While many people are aware about Kapil Wadhawan’s venture Dewan Housing Finance (DHFL), the third largest home mortgage finance company, very few are aware about Arthveda, a company promoted by DHFLin the Alternative Assets fund category. Arthveda today manages funds of about Rs400 crore catering mainly to HNIs and ultra HNIs.

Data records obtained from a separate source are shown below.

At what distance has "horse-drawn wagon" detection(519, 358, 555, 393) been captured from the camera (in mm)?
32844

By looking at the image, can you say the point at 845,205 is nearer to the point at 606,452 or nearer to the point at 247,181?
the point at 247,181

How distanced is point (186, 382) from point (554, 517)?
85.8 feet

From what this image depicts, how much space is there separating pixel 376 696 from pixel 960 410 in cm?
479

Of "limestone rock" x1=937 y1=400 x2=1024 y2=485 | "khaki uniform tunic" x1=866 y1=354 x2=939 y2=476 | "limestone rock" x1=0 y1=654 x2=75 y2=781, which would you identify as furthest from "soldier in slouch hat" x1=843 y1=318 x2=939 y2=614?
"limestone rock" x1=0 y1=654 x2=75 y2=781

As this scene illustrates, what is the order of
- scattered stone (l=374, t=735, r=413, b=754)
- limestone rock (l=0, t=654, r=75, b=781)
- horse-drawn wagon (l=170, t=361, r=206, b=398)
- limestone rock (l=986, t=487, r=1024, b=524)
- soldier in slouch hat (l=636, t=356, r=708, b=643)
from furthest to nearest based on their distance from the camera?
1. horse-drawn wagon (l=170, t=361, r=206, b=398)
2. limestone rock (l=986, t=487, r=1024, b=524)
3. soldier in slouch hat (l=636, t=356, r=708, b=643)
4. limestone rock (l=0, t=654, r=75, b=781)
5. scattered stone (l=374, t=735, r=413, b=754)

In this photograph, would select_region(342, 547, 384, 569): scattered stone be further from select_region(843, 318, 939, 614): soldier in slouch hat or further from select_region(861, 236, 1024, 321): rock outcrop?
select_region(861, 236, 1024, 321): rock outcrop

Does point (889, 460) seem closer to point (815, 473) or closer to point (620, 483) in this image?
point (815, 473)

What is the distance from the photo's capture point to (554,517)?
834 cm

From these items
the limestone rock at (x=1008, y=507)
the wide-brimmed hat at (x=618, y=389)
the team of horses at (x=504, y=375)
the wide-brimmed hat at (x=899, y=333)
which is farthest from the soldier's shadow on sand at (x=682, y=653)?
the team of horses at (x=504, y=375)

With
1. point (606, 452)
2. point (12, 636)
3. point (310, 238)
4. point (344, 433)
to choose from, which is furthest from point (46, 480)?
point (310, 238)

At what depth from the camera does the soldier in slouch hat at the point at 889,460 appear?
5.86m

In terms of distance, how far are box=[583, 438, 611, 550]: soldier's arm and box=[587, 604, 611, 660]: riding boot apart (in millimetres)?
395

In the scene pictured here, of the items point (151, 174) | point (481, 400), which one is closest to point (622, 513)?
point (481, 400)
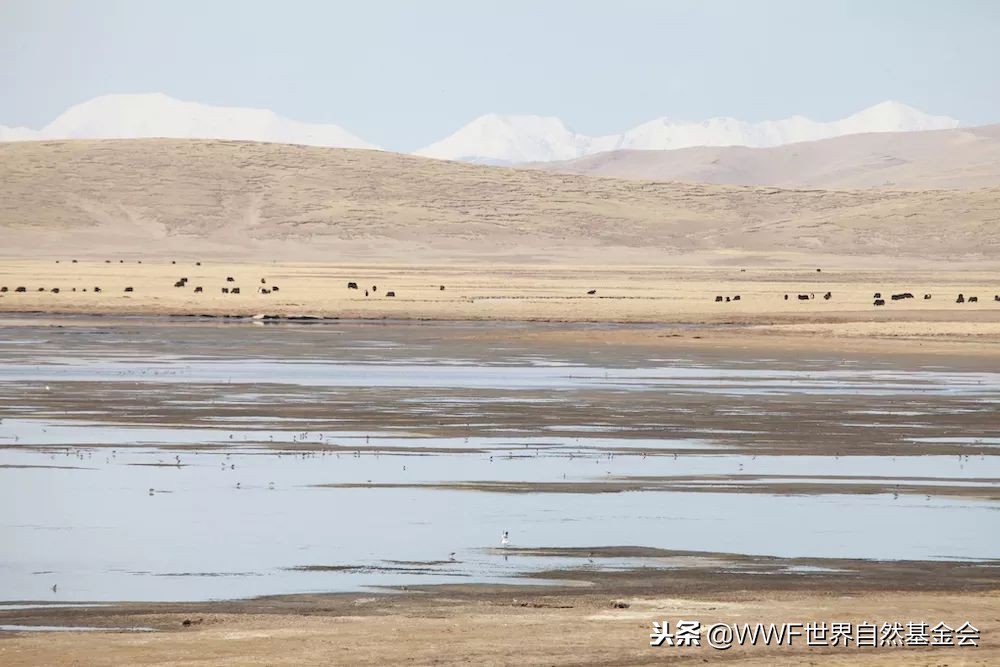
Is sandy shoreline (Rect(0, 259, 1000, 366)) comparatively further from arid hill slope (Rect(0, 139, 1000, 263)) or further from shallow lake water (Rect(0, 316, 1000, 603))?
arid hill slope (Rect(0, 139, 1000, 263))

Arthveda recently launched Arthveda Alpha L50 under a PMS scheme. The same scheme would also, as an Alternate Investment Fund (AIF), target institutional investors at later date. Arthveda Alpha L50 invest¬ment basket is Nifty 50 companies, as Nifty 50 companies are relatively safe with large market cap and represent a larger number of sectors. They also have good liquidity that makes buying and selling easy. But Alpha L50 is not a passive fund as some of the Nifty 50 ETFs are. The big difference is that the Alpha L50 weightage of investment in these companies is not the same as the Nifty 50 weightage. Due to that, returns of the Alpha L50 would not mimic that of Nifty 50. Dr. Vikas Gupta, who is managing the funds and is the man behind this concept, explains, “There are many companies in Nifty 50 that are highly valued. Since weightage in Nifty 50 is based on market cap, fund managers end up buying the over-valued stocks. By launching Alpha L50, we would under-allocate to higher valued companies and assign higher allocations to under-valued companies. By doing this we would create alpha for the investors”. This means Arthveda will take a call, based on its own research, on these companies to decide what weightage needs to be given to each of the companies in the portfolio. But once the portfolio is made up, that portfolio will remain static for the next 12 months. The fund claims that by making the portfolio static for 12 months, the returns will be considered as long term and hence tax-free.

But this is easier said than done. The fund would use its own benchmark to decide which companies are undervalued and which companies are overvalued. Based on the internal research, the call would be made on the weightage. Gupta claims that they have done back testing of their methodology for the last 10 years and claims that in such testing their picks outperformed the Nifty 50 returns quite handsomely. But proof of the concept is one thing, delivery in reality another. Alpha L50 needs to deliver returns that can create alpha for the investors. If the scheme fails to create Alpha, investors will be disappointed. Also, this is the first fund from Arthveda investing in direct equity and hence there is no track record.

First real estate fund
Under Alpha L50, PMS investors have to invest a minimum of Rs25 lakhs, while under AIF it would be minimum Rs1 crore. Bikram Sen, CEO of Arthveda, informs, “Our fund philosophy is value-based investing to generate returns for the investors”.

But this is not the first fund launched by Arthveda. The first fund launched by Arthveda was in 2006-07, which was the first fund in the Indian real estate sector. The fund invested in various real estate projects and claims to have made six exits with IRRS in the range of 20-45 per cent. Another fund was launched in FY11-12 called Star Fund, again a real estate fund, where funds have invested in 30-35 projects in Tier II and III cities with a ticket size between Rs5 crore and Rs20 crore.

Another fund is Arthveda Anu (micro-infrastructure projects fund) that recently launched in the current financial year is investing in infra projects through companies’ executing projects in roads, water, sewage and utilities. This fund is looking at ticket sizes of Rs2 crore to Rs20 crore.

With the launch of multiple funds, Arthveda intends to expand its assets under its management corpus. But all the schemes launched by the Arthveda are targeted towards the HNI and Ultra HNIS. It may not be a bad idea if Arthveda targets the retail investors too; that would help to expand the base as well as the corpus.